**TASKS TO CARRY OUT:**
A. According to the podcast episode description, which book did Neil Shenvi co-author?
B. Write the next few sentences of the podcast episode description, starting right after its last sentence.
+++ DOCUMENT SEGMENT
PostEverything Compassion without Capture w/ Neil Shenvi
Neil Shenvi on Wokeness, Truth, and the Church
What does it mean to respond to wokeness without panic, caricature, or reactionary tribalism?
In this episode of Post Everything, Brad Edwards and John Houmes sit down with Neil Shenvi, co-author of Post-Woke, to talk about the cultural position of Christianity in 2026, the power of contemporary critical theory, and how churches can form people who are neither ideologically captured nor politically naive.
The conversation explores the complexity of our current moment: Are we in a “negative world,” an apathetic world, or something even more fragmented? How should Christians think about “woke natives,” younger generations shaped by DEI frameworks, oppressor/oppressed binaries, and moral urgency? And how do pastors offer both compassion and clarity when so much of the culture is driven by polarization, fear, and identity conflict?
Shenvi argues that critical theory is not merely a tool or political lens, but a worldview with its own account of identity, justice, truth, and righteousness. But he also warns Christians against responding with simplistic anti-woke rhetoric or drifting toward equally unbiblical reactionary movements on the right.
++++++
+++ RECORDED INFORMATION
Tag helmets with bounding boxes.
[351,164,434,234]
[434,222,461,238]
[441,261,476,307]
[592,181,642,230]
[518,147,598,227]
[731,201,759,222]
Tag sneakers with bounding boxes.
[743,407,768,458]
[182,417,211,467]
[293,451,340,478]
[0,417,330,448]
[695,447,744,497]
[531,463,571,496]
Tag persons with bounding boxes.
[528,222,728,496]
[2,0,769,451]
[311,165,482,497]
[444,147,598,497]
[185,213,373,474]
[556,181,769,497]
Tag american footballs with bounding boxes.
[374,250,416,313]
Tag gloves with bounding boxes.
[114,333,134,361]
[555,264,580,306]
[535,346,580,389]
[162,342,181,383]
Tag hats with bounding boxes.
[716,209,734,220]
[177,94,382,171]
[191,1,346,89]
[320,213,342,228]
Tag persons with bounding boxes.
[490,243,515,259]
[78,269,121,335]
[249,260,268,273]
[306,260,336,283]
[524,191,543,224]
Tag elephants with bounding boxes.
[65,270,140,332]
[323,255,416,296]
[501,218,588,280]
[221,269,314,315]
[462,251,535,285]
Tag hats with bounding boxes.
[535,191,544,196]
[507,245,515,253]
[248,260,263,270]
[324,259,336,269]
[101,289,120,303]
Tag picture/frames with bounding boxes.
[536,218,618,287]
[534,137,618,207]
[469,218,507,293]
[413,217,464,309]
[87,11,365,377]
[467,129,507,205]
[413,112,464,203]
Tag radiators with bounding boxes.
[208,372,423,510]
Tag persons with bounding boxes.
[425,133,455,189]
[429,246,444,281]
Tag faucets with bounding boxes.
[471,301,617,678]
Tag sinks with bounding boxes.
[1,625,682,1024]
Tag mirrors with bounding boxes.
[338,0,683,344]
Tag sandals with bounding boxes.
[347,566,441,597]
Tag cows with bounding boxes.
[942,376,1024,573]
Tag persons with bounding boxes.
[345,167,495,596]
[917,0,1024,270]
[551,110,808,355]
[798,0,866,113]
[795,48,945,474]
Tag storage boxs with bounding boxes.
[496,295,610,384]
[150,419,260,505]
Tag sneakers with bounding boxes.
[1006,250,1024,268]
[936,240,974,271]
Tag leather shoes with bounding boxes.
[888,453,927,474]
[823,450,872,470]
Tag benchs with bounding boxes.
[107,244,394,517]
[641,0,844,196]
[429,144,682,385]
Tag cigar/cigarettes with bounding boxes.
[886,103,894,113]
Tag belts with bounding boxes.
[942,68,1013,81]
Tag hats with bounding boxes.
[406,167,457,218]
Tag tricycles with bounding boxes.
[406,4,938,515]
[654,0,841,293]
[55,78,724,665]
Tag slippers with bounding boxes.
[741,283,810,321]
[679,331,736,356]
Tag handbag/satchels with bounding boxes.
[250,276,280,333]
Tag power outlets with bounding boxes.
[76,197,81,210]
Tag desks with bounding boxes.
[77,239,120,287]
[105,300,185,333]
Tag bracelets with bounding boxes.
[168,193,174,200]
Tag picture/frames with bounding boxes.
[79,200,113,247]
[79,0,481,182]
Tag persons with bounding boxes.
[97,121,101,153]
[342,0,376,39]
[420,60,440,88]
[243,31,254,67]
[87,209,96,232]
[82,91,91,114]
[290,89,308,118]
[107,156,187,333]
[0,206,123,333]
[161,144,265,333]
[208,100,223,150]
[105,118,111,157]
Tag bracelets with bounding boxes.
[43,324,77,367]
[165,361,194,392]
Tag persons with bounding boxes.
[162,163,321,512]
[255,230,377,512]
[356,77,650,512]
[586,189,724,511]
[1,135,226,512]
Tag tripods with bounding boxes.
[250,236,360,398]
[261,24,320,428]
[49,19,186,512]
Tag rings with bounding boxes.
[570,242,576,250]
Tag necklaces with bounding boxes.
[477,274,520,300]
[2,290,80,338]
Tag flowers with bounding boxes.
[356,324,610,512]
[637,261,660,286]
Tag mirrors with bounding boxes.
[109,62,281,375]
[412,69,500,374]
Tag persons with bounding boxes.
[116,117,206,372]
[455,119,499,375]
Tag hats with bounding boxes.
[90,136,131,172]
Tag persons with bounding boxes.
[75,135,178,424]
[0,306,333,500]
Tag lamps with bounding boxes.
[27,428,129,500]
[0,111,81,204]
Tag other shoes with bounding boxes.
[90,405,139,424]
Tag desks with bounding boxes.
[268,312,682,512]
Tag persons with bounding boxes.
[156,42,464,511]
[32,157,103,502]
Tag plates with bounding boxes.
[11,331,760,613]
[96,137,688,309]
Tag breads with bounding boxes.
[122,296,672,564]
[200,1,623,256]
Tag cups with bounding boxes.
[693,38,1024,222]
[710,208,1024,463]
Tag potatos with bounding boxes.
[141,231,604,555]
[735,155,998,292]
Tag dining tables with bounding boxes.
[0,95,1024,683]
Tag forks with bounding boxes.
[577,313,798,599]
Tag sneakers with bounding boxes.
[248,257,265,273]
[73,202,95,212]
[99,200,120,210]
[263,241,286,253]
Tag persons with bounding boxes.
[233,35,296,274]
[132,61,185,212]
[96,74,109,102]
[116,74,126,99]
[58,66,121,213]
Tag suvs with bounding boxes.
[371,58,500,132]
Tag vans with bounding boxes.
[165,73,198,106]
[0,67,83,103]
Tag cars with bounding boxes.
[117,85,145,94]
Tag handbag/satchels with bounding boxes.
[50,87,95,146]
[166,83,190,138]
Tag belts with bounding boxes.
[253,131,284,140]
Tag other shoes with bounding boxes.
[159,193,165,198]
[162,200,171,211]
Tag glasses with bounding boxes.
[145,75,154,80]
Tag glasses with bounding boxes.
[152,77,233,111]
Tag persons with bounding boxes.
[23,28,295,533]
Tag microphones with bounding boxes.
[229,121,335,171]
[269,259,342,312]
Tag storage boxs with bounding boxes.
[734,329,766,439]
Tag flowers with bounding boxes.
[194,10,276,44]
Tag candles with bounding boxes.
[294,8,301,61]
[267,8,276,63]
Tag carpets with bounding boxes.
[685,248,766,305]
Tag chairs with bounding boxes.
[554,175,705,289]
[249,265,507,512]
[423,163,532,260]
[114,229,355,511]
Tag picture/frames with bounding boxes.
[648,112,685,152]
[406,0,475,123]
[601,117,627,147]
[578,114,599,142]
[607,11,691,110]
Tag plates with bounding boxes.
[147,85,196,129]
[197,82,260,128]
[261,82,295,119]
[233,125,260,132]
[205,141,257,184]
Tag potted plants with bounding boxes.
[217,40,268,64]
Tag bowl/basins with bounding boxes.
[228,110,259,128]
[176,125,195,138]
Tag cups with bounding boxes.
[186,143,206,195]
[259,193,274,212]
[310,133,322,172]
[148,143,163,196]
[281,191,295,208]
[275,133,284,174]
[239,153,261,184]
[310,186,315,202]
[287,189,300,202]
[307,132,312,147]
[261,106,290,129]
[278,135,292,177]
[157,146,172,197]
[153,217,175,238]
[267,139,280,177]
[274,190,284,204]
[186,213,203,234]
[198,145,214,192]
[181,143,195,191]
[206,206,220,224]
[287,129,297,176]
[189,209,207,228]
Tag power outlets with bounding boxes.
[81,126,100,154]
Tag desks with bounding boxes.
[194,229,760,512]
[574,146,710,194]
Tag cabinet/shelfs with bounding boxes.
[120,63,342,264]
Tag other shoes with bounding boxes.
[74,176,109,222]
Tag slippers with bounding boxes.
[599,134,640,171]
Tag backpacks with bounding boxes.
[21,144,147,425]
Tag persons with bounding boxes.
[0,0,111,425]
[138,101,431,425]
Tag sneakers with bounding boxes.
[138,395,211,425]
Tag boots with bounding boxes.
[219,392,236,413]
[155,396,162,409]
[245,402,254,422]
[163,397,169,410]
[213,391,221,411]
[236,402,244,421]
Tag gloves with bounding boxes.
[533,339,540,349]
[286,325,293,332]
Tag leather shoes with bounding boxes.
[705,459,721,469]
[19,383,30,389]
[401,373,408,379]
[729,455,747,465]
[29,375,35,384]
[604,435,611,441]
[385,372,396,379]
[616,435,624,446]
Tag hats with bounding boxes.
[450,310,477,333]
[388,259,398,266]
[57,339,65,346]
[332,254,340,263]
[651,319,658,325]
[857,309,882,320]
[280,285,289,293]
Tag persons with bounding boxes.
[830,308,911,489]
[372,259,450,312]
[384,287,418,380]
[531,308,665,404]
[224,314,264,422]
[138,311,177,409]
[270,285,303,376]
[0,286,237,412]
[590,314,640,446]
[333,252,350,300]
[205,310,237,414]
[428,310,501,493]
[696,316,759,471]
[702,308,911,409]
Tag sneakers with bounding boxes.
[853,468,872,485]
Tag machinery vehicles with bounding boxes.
++++++
**TASK RESPONSES:**
A. Post-Woke

B.
Together they discuss:
- Christianity’s changing cultural position
- Why “woke” ideas appeal to younger generations
- The importance of reading primary sources and steelmanning arguments
- The danger of raising kids with no immunity to bad ideas
- How critical theory reshapes identity, justice, and moral authority
- Why worship is essential for resisting all totalizing worldviews
- How the Church can remain biblical without becoming reactionary
This is a conversation about formation, truth, and the future of the Church in a deeply contested cultural moment.
Key Themes
- Negative world, apatheism, and cultural fragmentation
- Compassionate clarity as a Christian posture
- Critical theory as a worldview, not just a method
- The formation of Gen Z and “woke natives”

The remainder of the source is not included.